Anti-globalization Movement and Challenges for Rio + 20

By Geneviève Azam and Michael Löwy

, by GRAP (Grupo de Reflexão e Apoio ao Processo Fórum Social Mundial)

Even as the elements of the roots of the current environmental and social crisis were already present at the Rio Conference of 1992, the consciousness of a finite and partially destroyed world, due to the irreversible character of the some phenomena (climate, biodiversity, resource depletion), was still by then relatively marginal and partially circumscribed to the circles of experts or used by these circles. Furthermore, at the beginning of the 90s, economic and financial globalization was still largely presented as “the insurmountable horizon” and the way towards progress for the whole human kind.

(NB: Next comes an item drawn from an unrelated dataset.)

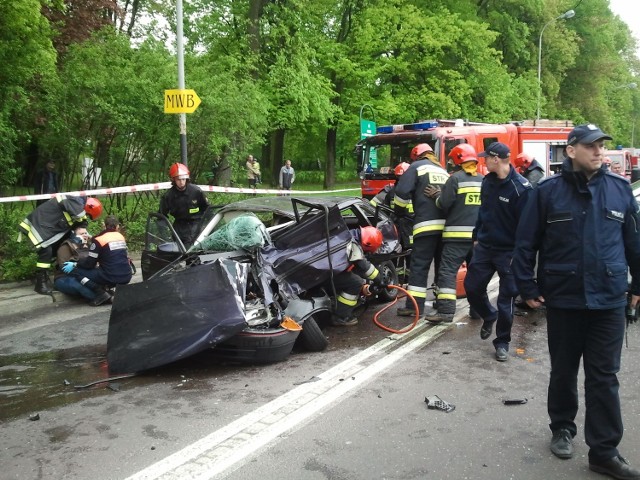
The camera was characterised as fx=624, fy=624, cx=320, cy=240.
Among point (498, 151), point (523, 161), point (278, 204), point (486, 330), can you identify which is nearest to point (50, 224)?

In this context, the Rio Conference of 1992 reassured sustainability through “sustainable development”. The ambiguity of this concept reminds us of the tensions that were already present in Rio: is it about guaranteeing the duration of a very exhausted model in order to guarantee the duration of societies and their ecosystems face to the pursuit of a predator development of natural and human resources? It is demonstrated that “development” is globally unsustainable: sustainability of societies is not compatible with the policies recommended by the World Bank, the IMF, the WTO and globally as a model of society centered around short term profitability and the massive exploitation of common goods.

Paradoxically, economic globalization, in its eagerness to expand the limits of the world for a widespread free trade, promising prosperity and growth through inclusion in global market, demonstrated the finitude of the planet and sustainably deepened social inequalities. But for global capitalism, social or natural disasters, such as climate change or the collapse of biodiversity, represent new opportunities, new markets – they are possibilities for a supposedly green economy and development. This is how pseudo-solutions arise, such as the markets for contamination rights, markets for biodiversity, including the promotion of biofuels and geoengineering projects – in a last attempt to keep alive a system that lead us directly to the abyss.

During a long time, it was thought that environmental issues concerned only rich countries and their upper classes: the instrumentation of the opposition between “the poor that need to develop” and environmentalists was weakened by the formulation of a popular ecology, an “ecology of the poor” (J. Martinez-Alier), through the defense of ecosystems and resources by populations at risk of losing their way of living.